Using more than 15 operands in inline assembly of the symbolic form: "... lots of assembly elided ..." \ "movaps %[inner_filter_index], %[icoeff_l2]\n\t" \ :[icoeff_l2] "+x" (icoeff_l2), \ [inner_filter_index] "+x" (inner_filter_index), \ ... 13 more operands .. . blows up at 16 register names, which is a bit lower than 30, and in either case, too low for modern vector architectures such as the x86_64, vmx, larrabee, etc. Test program to come...
Created attachment 17672 [details] Test program demonstrating 16 register breakage on inline asm in x86_64
tested against: gcc (Ubuntu 4.3.2-1ubuntu12) 4.3.2 - fails
"+x" counts as 2 operands, not just one (one input and one output).

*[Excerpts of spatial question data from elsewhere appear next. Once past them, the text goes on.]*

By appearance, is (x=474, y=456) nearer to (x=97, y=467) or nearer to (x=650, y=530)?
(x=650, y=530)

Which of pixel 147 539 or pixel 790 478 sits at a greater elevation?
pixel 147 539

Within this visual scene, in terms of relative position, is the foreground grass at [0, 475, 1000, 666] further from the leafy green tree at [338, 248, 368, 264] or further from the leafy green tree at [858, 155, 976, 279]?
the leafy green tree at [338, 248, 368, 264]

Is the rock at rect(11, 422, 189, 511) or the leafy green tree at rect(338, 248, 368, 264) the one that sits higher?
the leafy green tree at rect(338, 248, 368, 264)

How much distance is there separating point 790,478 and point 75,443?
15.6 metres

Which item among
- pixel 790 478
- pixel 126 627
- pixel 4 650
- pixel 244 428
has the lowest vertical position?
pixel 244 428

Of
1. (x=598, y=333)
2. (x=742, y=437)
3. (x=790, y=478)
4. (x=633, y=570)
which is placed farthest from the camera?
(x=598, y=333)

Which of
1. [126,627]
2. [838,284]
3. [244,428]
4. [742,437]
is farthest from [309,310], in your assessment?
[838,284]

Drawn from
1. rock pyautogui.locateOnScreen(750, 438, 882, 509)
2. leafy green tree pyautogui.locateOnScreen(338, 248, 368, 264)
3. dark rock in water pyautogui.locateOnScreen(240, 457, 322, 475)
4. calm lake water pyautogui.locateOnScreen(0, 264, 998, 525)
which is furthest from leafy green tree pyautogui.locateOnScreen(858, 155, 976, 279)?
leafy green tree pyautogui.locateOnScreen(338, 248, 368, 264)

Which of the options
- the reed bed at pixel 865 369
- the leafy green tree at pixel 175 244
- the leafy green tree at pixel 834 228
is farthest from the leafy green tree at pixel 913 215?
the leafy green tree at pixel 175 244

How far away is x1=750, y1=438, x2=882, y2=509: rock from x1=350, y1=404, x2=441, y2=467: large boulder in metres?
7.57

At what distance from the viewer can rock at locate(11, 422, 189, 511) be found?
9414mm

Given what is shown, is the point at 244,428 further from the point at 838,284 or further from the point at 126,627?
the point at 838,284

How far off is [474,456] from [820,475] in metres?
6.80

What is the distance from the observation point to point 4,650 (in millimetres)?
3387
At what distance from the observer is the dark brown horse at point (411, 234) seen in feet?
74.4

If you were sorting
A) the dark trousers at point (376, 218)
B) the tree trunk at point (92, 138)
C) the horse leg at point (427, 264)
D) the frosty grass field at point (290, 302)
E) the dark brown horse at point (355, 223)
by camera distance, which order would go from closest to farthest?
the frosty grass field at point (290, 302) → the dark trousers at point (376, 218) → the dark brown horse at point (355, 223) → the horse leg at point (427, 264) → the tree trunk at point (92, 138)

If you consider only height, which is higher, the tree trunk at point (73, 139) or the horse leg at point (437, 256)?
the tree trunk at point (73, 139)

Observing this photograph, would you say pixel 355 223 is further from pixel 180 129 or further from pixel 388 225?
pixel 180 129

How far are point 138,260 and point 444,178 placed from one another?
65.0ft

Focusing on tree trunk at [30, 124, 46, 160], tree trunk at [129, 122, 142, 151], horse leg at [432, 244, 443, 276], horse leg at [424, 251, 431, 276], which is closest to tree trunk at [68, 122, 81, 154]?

"+" counts as two operands? ok, that makes sense. So, basically 2*num_of_physical_regs would be a saner default ...
Actually no, it would be better if you moved over to using the intrincs which can be optimized and scheduled.
Pinska: Actually, no. I started with the intrinsics and looked hard at what the code scheduler was doing before settling on rewriting this in inline assembly. The intrinsics have several problems that effect the code quality in this case. 1) They don't issue a request from memory for many instructions, such as cvtps2pd. Doing oneliners for stuff like is feasible but even harder to understand and debug than pure assembly. Gcc also seems to have a misguided sense for how many clocks cvtX2Y instructions take. 2) The combination of intrinsics, C, and assembly gcc was generating included a lot of extra instructions, promoting ints to longs, leas, etc. 3) The optimizer tends to push prefetches to the end of the loop when it really needs to happen as early as possible. This particular bit of code *might* benefit from prefetching (it is not a very predictable access pattern) but at the end of the loop prefetches hurt more than they help. 4) this code is right up against the edge of the x86_64 register set (all the xmm registers (for 8 channel resampling) and 7 integer registers) 5) You can't use push/pop across multiple bits of inline assembly. Yes, it would be nice if gcc did a better job on it... I can show you oprofiles of the gcc generated code, but the larger point remains that doing complex vectorized operations tends to use up a lot of registers and doing it well requires hand optimized assembly... and to do that well, it would be helpful to have as many named parameters available as in the register set.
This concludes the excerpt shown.